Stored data
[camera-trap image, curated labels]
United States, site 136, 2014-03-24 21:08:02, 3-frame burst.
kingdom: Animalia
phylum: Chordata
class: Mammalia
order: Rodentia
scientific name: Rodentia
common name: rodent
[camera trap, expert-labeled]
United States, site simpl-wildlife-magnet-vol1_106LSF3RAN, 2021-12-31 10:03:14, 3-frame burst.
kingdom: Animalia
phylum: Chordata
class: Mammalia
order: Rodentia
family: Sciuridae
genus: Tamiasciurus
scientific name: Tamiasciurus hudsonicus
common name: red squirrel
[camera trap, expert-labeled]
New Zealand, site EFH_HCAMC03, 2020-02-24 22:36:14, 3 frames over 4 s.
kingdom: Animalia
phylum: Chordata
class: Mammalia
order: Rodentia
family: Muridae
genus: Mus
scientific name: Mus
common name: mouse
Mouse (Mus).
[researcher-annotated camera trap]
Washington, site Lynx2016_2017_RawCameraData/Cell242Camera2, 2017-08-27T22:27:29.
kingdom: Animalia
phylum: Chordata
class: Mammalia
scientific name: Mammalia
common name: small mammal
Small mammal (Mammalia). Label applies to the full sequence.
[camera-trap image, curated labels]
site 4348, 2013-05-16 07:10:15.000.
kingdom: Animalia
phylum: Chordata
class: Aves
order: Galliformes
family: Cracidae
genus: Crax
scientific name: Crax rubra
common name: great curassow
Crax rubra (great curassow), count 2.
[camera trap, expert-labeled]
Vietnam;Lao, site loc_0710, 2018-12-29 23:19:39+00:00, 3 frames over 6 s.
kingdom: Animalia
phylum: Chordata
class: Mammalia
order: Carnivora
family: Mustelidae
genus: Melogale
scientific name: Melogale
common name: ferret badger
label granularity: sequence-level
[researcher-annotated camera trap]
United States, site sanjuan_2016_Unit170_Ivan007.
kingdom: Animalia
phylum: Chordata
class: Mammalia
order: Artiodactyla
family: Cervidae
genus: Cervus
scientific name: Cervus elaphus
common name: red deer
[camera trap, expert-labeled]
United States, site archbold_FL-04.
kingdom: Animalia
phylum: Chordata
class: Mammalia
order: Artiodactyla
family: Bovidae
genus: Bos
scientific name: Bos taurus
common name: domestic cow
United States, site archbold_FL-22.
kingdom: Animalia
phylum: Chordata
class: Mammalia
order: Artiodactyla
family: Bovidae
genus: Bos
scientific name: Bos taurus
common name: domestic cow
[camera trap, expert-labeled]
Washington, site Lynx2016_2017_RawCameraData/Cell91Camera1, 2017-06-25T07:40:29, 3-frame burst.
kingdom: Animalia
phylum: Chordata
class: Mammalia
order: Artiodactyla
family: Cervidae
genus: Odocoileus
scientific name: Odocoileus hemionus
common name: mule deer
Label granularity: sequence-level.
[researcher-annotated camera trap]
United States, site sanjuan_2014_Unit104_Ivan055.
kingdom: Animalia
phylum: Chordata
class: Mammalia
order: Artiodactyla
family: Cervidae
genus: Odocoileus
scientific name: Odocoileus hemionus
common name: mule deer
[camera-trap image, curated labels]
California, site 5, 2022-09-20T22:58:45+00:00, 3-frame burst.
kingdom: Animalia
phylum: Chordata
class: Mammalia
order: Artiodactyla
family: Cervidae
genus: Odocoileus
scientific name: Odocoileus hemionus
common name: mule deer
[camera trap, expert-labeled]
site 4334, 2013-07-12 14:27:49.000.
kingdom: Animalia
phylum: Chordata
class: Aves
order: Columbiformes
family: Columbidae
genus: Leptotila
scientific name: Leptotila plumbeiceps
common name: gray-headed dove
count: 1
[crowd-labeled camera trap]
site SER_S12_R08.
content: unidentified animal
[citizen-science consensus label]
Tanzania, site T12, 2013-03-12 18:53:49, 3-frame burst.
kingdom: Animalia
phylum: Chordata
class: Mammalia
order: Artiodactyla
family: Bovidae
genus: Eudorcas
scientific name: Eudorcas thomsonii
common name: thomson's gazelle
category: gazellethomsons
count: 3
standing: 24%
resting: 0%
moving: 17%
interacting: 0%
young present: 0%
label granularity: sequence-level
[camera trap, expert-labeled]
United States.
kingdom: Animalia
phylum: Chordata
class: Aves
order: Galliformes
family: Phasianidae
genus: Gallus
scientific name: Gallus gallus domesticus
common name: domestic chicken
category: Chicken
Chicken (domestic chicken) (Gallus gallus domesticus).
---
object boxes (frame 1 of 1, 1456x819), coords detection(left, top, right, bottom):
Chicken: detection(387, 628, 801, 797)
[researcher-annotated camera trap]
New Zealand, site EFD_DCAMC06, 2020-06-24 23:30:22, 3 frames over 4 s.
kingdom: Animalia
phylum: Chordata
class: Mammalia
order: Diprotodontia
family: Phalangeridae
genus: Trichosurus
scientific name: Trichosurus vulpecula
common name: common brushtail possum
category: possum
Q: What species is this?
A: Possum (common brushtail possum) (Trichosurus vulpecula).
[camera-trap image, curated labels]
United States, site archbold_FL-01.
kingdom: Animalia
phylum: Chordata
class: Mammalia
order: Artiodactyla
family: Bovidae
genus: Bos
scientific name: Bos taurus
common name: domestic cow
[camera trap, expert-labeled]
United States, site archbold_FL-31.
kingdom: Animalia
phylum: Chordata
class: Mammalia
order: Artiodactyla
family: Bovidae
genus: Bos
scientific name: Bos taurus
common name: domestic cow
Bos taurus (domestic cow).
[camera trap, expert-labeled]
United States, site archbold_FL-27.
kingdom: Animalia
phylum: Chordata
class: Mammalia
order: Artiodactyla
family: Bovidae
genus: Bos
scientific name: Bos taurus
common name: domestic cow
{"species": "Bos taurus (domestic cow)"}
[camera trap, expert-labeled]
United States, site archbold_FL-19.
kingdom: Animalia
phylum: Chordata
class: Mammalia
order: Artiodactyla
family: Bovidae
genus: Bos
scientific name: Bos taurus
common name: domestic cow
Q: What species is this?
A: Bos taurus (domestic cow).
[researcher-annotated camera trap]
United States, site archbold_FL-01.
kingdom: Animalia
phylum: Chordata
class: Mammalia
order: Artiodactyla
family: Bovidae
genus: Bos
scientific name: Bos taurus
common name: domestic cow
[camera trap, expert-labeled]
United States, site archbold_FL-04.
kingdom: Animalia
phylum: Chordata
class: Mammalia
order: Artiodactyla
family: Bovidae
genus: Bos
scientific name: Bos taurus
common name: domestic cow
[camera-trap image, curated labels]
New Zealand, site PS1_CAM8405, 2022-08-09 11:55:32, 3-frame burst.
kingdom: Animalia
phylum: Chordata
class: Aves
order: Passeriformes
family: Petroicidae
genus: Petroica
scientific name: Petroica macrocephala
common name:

» **Exercise description**: All of the lines above must be returned exactly.

» **Result**:
[camera-trap image, curated labels]
United States, site 136, 2014-03-24 21:08:02, 3-frame burst.
kingdom: Animalia
phylum: Chordata
class: Mammalia
order: Rodentia
scientific name: Rodentia
common name: rodent
[camera trap, expert-labeled]
United States, site simpl-wildlife-magnet-vol1_106LSF3RAN, 2021-12-31 10:03:14, 3-frame burst.
kingdom: Animalia
phylum: Chordata
class: Mammalia
order: Rodentia
family: Sciuridae
genus: Tamiasciurus
scientific name: Tamiasciurus hudsonicus
common name: red squirrel
[camera trap, expert-labeled]
New Zealand, site EFH_HCAMC03, 2020-02-24 22:36:14, 3 frames over 4 s.
kingdom: Animalia
phylum: Chordata
class: Mammalia
order: Rodentia
family: Muridae
genus: Mus
scientific name: Mus
common name: mouse
Mouse (Mus).
[researcher-annotated camera trap]
Washington, site Lynx2016_2017_RawCameraData/Cell242Camera2, 2017-08-27T22:27:29.
kingdom: Animalia
phylum: Chordata
class: Mammalia
scientific name: Mammalia
common name: small mammal
Small mammal (Mammalia). Label applies to the full sequence.
[camera-trap image, curated labels]
site 4348, 2013-05-16 07:10:15.000.
kingdom: Animalia
phylum: Chordata
class: Aves
order: Galliformes
family: Cracidae
genus: Crax
scientific name: Crax rubra
common name: great curassow
Crax rubra (great curassow), count 2.
[camera trap, expert-labeled]
Vietnam;Lao, site loc_0710, 2018-12-29 23:19:39+00:00, 3 frames over 6 s.
kingdom: Animalia
phylum: Chordata
class: Mammalia
order: Carnivora
family: Mustelidae
genus: Melogale
scientific name: Melogale
common name: ferret badger
label granularity: sequence-level
[researcher-annotated camera trap]
United States, site sanjuan_2016_Unit170_Ivan007.
kingdom: Animalia
phylum: Chordata
class: Mammalia
order: Artiodactyla
family: Cervidae
genus: Cervus
scientific name: Cervus elaphus
common name: red deer
[camera trap, expert-labeled]
United States, site archbold_FL-04.
kingdom: Animalia
phylum: Chordata
class: Mammalia
order: Artiodactyla
family: Bovidae
genus: Bos
scientific name: Bos taurus
common name: domestic cow
United States, site archbold_FL-22.
kingdom: Animalia
phylum: Chordata
class: Mammalia
order: Artiodactyla
family: Bovidae
genus: Bos
scientific name: Bos taurus
common name: domestic cow
[camera trap, expert-labeled]
Washington, site Lynx2016_2017_RawCameraData/Cell91Camera1, 2017-06-25T07:40:29, 3-frame burst.
kingdom: Animalia
phylum: Chordata
class: Mammalia
order: Artiodactyla
family: Cervidae
genus: Odocoileus
scientific name: Odocoileus hemionus
common name: mule deer
Label granularity: sequence-level.
[researcher-annotated camera trap]
United States, site sanjuan_2014_Unit104_Ivan055.
kingdom: Animalia
phylum: Chordata
class: Mammalia
order: Artiodactyla
family: Cervidae
genus: Odocoileus
scientific name: Odocoileus hemionus
common name: mule deer
[camera-trap image, curated labels]
California, site 5, 2022-09-20T22:58:45+00:00, 3-frame burst.
kingdom: Animalia
phylum: Chordata
class: Mammalia
order: Artiodactyla
family: Cervidae
genus: Odocoileus
scientific name: Odocoileus hemionus
common name: mule deer
[camera trap, expert-labeled]
site 4334, 2013-07-12 14:27:49.000.
kingdom: Animalia
phylum: Chordata
class: Aves
order: Columbiformes
family: Columbidae
genus: Leptotila
scientific name: Leptotila plumbeiceps
common name: gray-headed dove
count: 1
[crowd-labeled camera trap]
site SER_S12_R08.
content: unidentified animal
[citizen-science consensus label]
Tanzania, site T12, 2013-03-12 18:53:49, 3-frame burst.
kingdom: Animalia
phylum: Chordata
class: Mammalia
order: Artiodactyla
family: Bovidae
genus: Eudorcas
scientific name: Eudorcas thomsonii
common name: thomson's gazelle
category: gazellethomsons
count: 3
standing: 24%
resting: 0%
moving: 17%
interacting: 0%
young present: 0%
label granularity: sequence-level
[camera trap, expert-labeled]
United States.
kingdom: Animalia
phylum: Chordata
class: Aves
order: Galliformes
family: Phasianidae
genus: Gallus
scientific name: Gallus gallus domesticus
common name: domestic chicken
category: Chicken
Chicken (domestic chicken) (Gallus gallus domesticus).
---
object boxes (frame 1 of 1, 1456x819), coords detection(left, top, right, bottom):
Chicken: detection(387, 628, 801, 797)
[researcher-annotated camera trap]
New Zealand, site EFD_DCAMC06, 2020-06-24 23:30:22, 3 frames over 4 s.
kingdom: Animalia
phylum: Chordata
class: Mammalia
order: Diprotodontia
family: Phalangeridae
genus: Trichosurus
scientific name: Trichosurus vulpecula
common name: common brushtail possum
category: possum
Q: What species is this?
A: Possum (common brushtail possum) (Trichosurus vulpecula).
[camera-trap image, curated labels]
United States, site archbold_FL-01.
kingdom: Animalia
phylum: Chordata
class: Mammalia
order: Artiodactyla
family: Bovidae
genus: Bos
scientific name: Bos taurus
common name: domestic cow
[camera trap, expert-labeled]
United States, site archbold_FL-31.
kingdom: Animalia
phylum: Chordata
class: Mammalia
order: Artiodactyla
family: Bovidae
genus: Bos
scientific name: Bos taurus
common name: domestic cow
Bos taurus (domestic cow).
[camera trap, expert-labeled]
United States, site archbold_FL-27.
kingdom: Animalia
phylum: Chordata
class: Mammalia
order: Artiodactyla
family: Bovidae
genus: Bos
scientific name: Bos taurus
common name: domestic cow
{"species": "Bos taurus (domestic cow)"}
[camera trap, expert-labeled]
United States, site archbold_FL-19.
kingdom: Animalia
phylum: Chordata
class: Mammalia
order: Artiodactyla
family: Bovidae
genus: Bos
scientific name: Bos taurus
common name: domestic cow
Q: What species is this?
A: Bos taurus (domestic cow).
[researcher-annotated camera trap]
United States, site archbold_FL-01.
kingdom: Animalia
phylum: Chordata
class: Mammalia
order: Artiodactyla
family: Bovidae
genus: Bos
scientific name: Bos taurus
common name: domestic cow
[camera trap, expert-labeled]
United States, site archbold_FL-04.
kingdom: Animalia
phylum: Chordata
class: Mammalia
order: Artiodactyla
family: Bovidae
genus: Bos
scientific name: Bos taurus
common name: domestic cow
[camera-trap image, curated labels]
New Zealand, site PS1_CAM8405, 2022-08-09 11:55:32, 3-frame burst.
kingdom: Animalia
phylum: Chordata
class: Aves
order: Passeriformes
family: Petroicidae
genus: Petroica
scientific name: Petroica macrocephala
common name:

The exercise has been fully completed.